Intro
A lightweight node spider. Supports:
- FollowLink
- Csutom headers
- Bloom filter
- Retry mechanism
- Proxy Request
- Routing
- Crawling from last visited link
- Free use of parser and memory
Usage
import { Crawler, userAgent } from 'ngrab'
import cheerio from 'cheerio'
let crawler = new Crawler({
name: 'myCrawler',
bloom: true,
interval: () => (Math.random() * 16 + 4) * 1000,
startUrls: ['https://github.com/trending'],
})
crawler.download('trending', async ({ req, res, followLinks, resolveLink }) => {
if (!res) return
let $ = cheerio.load(res.body.toString())

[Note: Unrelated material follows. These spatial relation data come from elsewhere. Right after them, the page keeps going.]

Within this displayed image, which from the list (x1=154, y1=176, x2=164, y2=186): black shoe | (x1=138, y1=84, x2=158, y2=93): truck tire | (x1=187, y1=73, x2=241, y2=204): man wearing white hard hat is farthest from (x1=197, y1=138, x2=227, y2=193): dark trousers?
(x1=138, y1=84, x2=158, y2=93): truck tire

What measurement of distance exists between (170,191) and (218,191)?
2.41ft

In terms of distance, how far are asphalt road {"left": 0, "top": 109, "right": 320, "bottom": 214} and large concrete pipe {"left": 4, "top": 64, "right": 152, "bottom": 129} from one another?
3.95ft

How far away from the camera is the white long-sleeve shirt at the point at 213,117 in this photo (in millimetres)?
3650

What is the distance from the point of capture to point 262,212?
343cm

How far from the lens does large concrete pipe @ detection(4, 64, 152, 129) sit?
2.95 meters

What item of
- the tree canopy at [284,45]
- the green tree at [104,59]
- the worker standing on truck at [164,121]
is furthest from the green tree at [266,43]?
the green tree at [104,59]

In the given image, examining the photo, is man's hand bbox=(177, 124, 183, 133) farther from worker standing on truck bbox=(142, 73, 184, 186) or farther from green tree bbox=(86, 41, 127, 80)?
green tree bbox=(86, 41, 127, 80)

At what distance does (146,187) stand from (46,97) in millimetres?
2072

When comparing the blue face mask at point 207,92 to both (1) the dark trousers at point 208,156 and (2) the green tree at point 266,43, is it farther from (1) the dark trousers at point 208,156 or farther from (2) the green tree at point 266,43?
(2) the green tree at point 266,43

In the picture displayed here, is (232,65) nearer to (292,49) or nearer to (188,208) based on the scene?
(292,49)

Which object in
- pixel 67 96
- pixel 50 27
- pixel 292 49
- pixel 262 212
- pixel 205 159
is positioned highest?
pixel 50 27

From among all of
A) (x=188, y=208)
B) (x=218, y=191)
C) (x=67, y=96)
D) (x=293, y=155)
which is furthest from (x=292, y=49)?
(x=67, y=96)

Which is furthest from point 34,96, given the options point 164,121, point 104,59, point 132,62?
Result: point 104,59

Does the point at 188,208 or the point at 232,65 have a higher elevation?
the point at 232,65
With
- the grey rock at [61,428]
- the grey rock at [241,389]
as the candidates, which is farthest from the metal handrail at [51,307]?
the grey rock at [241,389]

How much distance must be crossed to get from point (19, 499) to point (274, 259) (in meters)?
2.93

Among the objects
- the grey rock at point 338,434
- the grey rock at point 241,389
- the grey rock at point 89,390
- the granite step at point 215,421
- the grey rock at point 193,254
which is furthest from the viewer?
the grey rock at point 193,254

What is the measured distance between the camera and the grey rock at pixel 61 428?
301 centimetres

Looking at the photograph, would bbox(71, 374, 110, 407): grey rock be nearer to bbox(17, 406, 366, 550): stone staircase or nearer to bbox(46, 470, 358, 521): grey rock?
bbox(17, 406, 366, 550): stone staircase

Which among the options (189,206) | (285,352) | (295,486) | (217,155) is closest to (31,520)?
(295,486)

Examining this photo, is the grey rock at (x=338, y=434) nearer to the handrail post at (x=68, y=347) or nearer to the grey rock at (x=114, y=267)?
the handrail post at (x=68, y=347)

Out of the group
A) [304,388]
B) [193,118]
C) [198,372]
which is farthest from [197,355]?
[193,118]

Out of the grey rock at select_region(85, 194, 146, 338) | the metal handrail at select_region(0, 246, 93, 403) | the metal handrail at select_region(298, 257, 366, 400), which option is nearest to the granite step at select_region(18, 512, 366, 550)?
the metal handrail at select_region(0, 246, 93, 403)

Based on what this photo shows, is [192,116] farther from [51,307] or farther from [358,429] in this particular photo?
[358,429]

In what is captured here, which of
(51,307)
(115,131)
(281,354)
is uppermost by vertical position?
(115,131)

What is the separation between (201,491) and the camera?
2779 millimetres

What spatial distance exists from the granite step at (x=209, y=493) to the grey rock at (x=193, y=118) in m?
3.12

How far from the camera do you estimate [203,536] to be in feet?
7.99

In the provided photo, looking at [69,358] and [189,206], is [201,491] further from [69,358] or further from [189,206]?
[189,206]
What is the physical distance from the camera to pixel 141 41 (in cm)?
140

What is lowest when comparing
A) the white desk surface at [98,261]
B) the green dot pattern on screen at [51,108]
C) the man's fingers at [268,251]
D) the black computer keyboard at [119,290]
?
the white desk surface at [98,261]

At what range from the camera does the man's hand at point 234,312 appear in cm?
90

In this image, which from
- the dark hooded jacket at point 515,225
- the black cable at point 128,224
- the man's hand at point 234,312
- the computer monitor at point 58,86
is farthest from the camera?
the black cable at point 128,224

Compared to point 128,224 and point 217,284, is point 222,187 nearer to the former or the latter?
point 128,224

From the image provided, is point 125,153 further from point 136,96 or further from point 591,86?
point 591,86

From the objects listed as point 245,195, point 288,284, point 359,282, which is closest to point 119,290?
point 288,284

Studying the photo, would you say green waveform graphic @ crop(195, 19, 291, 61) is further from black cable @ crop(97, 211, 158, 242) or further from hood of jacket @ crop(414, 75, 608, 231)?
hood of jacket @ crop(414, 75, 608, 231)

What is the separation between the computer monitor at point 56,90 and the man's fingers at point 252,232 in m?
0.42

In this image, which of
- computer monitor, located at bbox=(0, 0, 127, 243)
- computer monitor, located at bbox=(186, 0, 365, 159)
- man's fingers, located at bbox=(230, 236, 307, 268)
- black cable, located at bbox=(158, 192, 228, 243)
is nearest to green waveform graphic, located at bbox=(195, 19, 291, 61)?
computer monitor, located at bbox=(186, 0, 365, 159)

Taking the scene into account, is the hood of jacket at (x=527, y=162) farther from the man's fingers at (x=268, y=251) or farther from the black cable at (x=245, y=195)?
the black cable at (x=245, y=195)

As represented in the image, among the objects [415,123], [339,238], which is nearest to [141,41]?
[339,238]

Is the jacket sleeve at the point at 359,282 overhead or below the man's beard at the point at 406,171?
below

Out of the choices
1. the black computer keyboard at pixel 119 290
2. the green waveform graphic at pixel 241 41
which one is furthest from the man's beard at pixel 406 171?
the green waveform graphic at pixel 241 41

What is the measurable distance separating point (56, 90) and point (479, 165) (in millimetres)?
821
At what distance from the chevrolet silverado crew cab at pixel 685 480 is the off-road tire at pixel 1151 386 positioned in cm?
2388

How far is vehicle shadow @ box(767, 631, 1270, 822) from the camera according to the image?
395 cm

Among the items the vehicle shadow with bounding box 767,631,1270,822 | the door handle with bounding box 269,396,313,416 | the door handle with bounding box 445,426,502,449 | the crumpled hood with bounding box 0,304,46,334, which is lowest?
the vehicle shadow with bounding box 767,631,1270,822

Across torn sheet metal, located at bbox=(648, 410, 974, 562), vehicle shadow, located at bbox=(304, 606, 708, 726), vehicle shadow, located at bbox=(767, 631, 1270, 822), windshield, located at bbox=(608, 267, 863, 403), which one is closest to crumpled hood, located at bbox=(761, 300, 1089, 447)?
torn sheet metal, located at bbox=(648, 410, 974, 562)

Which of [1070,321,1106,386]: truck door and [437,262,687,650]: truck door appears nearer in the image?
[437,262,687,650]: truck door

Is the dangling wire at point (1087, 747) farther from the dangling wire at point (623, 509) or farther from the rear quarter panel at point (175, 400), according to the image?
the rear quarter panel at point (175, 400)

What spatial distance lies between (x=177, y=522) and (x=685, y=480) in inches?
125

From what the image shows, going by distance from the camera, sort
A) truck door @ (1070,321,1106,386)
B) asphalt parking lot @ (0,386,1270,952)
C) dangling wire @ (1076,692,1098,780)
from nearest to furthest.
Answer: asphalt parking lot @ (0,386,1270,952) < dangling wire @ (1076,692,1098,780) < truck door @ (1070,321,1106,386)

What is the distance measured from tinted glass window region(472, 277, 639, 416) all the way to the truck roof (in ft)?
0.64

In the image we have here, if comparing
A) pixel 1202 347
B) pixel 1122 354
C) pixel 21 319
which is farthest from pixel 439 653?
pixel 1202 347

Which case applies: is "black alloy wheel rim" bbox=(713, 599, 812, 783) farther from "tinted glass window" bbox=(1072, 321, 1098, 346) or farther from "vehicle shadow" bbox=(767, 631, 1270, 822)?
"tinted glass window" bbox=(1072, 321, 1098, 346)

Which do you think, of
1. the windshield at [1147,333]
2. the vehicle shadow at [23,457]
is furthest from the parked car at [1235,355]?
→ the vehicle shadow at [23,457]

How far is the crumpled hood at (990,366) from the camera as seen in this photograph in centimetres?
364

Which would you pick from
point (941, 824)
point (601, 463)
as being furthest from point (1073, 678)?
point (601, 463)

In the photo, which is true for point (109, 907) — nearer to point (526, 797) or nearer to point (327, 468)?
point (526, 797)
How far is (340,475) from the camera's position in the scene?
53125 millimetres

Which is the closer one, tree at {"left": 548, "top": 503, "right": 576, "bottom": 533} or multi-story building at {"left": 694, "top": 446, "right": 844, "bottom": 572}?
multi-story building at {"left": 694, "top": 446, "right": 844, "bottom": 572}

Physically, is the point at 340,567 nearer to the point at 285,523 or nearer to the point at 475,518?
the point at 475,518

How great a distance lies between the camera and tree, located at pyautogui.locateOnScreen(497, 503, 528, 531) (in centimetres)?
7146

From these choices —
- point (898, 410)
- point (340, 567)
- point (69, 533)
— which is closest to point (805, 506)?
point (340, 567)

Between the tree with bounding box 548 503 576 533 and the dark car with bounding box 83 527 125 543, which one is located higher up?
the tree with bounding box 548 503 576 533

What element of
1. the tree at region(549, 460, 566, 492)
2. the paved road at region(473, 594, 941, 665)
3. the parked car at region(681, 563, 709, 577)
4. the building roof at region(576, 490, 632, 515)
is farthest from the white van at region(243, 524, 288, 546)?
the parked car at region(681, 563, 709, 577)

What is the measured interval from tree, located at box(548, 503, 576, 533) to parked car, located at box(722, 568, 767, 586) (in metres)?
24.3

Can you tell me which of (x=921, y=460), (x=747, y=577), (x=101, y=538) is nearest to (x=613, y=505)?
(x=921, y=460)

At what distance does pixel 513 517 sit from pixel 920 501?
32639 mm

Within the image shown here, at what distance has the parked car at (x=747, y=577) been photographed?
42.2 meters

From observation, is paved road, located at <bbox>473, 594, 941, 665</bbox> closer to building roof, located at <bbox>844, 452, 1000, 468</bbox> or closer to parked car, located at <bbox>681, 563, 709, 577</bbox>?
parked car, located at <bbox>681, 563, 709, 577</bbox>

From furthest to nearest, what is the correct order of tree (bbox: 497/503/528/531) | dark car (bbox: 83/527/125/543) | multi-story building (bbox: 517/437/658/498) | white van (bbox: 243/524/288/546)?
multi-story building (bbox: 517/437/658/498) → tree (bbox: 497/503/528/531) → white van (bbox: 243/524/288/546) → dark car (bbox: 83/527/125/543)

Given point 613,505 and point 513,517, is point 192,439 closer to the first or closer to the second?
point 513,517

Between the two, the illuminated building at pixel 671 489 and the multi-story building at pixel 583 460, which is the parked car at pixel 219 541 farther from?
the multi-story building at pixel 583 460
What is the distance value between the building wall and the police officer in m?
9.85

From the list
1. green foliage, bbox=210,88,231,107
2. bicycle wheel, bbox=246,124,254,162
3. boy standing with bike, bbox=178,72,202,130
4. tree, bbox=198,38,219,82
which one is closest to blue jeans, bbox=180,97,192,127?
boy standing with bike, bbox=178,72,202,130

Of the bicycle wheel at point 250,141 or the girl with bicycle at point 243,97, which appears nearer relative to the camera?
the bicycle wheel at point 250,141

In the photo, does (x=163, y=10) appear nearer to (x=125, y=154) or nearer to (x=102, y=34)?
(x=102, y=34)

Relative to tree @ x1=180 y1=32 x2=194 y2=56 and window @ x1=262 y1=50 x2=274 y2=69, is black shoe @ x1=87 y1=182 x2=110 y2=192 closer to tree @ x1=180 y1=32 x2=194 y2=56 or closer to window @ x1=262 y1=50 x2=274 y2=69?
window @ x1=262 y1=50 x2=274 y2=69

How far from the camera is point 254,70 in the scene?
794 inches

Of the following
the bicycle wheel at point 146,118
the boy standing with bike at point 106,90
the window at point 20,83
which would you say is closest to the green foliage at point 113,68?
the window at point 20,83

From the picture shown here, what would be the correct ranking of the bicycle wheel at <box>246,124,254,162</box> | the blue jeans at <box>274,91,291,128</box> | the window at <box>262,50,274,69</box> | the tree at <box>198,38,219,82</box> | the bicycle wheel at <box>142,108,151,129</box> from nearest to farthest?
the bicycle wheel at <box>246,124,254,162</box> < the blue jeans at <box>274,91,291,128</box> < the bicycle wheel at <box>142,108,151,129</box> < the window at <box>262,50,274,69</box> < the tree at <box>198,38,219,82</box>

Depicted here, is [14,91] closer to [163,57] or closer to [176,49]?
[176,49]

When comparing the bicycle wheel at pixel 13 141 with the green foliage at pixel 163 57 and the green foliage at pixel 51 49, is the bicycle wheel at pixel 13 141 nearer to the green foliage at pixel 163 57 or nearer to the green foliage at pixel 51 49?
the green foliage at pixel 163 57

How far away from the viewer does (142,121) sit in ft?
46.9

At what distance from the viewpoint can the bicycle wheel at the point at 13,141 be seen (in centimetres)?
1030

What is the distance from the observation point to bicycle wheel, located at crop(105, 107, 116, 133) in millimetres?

let repoList: Array<{ name: string; href: string }> = [],
$rows = $('.Box-row')
if ($rows.length) {
$rows.each(function (index) {
let $item = $(this)
repoList.push({
name: $('.lh-condensed a .text-normal', $item)
.text()
.replace(/\s+/g, ' ')
.trim(),
href: $('.lh-condensed a', $item).attr('href') as string,
})
})
console.log(repoList)
}
})
crawler.run()
The request hook will execute before each request:
crawler.request('headers', async (context) => {
Object.assign(context.req.headers, {
'Cache-Control': 'no-cache',
'User-Agent': userAgent(),
Accept: '*/*',
'Accept-Encoding': 'gzip, deflate, compress',
Connection: 'keep-alive',
})
})
Routes
Instead of parsing everything in 'crawler.download()', you can split the parsing code into different routes:
crawler.route({
url: 'https://github.com/trending',
async download(({req, res})){
}
})
crawler.route({
url: 'https://github.com/*/*',
async download(({req, res})){
}
})
crawler.route({
url: 'https://github.com/*/*/issues',
async download(({req, res})){
}
})
Proxy
You can provider a proxy server getter when initializing the crawler:
let crawler = new Crawler({
name: 'myCrawler',
startUrls: ['https://github.com/trending'],
async proxy() {
let url = await getProxyUrlFromSomeWhere()
return url
},
})